To make the study tractable, the panel focused on only one part of the life course—age 50 and above. According to the latest life table published by the National Center for Health Statistics, 92.6 percent of males and 95.8 percent of females in the United States survive to at least age 50 (Arias, 2010). Doubtless focusing on a different dependent variable would have resulted in certain underlying factors being emphasized more heavily. For example, smoking and obesity play a relatively small role in explaining the poor ranking of U.S. mortality in the age interval 40–65 (Ho and Preston, 2010; Muennig and Glied, 2010). Life expectancy at birth or age 50 gives weight to the conditions that prevail at a much wider span of ages.
In addition, the panel acknowledges that this report addresses only minimally differentials before age 50 that may have implications for later life, which could range from differentials in utero to those in middle age. Observational studies have found associations between early-life nutrition and the risk of adult chronic disease, for example. Likewise, Barker (1998) has assembled evidence showing that intrauterine growth retardation, low birth weight, and premature birth have a causal relationship with the origins of hypertension, coronary heart disease, and noninsulin-dependent diabetes in later life.

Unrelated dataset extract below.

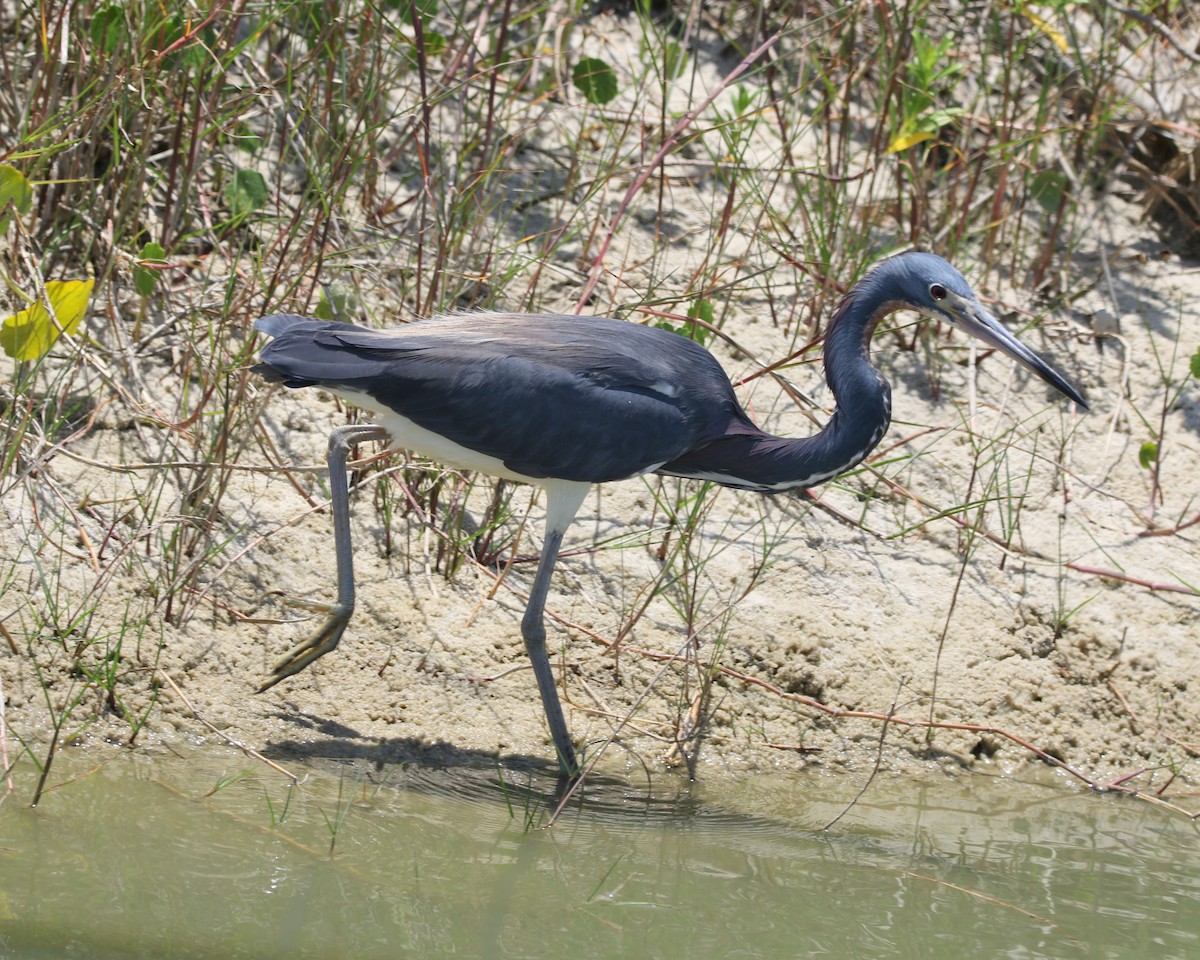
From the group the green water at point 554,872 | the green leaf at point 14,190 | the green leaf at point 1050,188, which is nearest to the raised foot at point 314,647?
the green water at point 554,872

To the extent that early-life conditions varied across countries 70–80 years ago, then, early-life metabolic adaptations may be associated with differential prevalence of a number of chronic conditions later in life. Thus further study of cohorts exposed to harsh conditions at early-life stages might provide valuable insights as to the early-life factors that affect later-life health and mortality. Indeed, effects on a population’s longevity may be transgenerational and even precede fetal development (Bygren et al., 2001; Gluckman et al., 2008; Kaati et al., 2002).
More generally, a key limitation of this study is that its approach is based on exploring individual risk factors, one at a time. Much work remains to be done on disentangling the possible synergies and connections among different risk factors as they play themselves out at the population level. Limited progress toward a fuller understanding of the practical or policy implications of the findings presented in this report can be expected without a clearer understanding of both the theoretical and empirical associations among the various pathways of influence.
The panel concluded that a history of heavy smoking and current levels of obesity are playing a substantial role in the poor longevity performance of the United States. This conclusion poses major issues for the nation. Such behaviors, while carried out individually, are products of a broad social and economic context encompassing, for example, a level of affluence that sup
ports large numbers of automobiles, low taxes on gasoline, and dispersed residences and workplaces that encourage driving; a climate and soil in part of the country that are conducive to growing tobacco; and a productive agricultural sector that produces inexpensive foods. From a cross-national perspective, the United States is often noted for high income inequality and weak social safety nets, labor policies, and child support policies.
Some of the relevant context is political. The panel undertook no analysis of the cost-effectiveness of public interventions designed to change personal health-related behaviors; therefore, recommendations as to what might be undertaken in this regard are not appropriate. It is clear, however, that failures to prevent unhealthy behaviors are costing Americans years of life compared with their counterparts in other wealthy countries.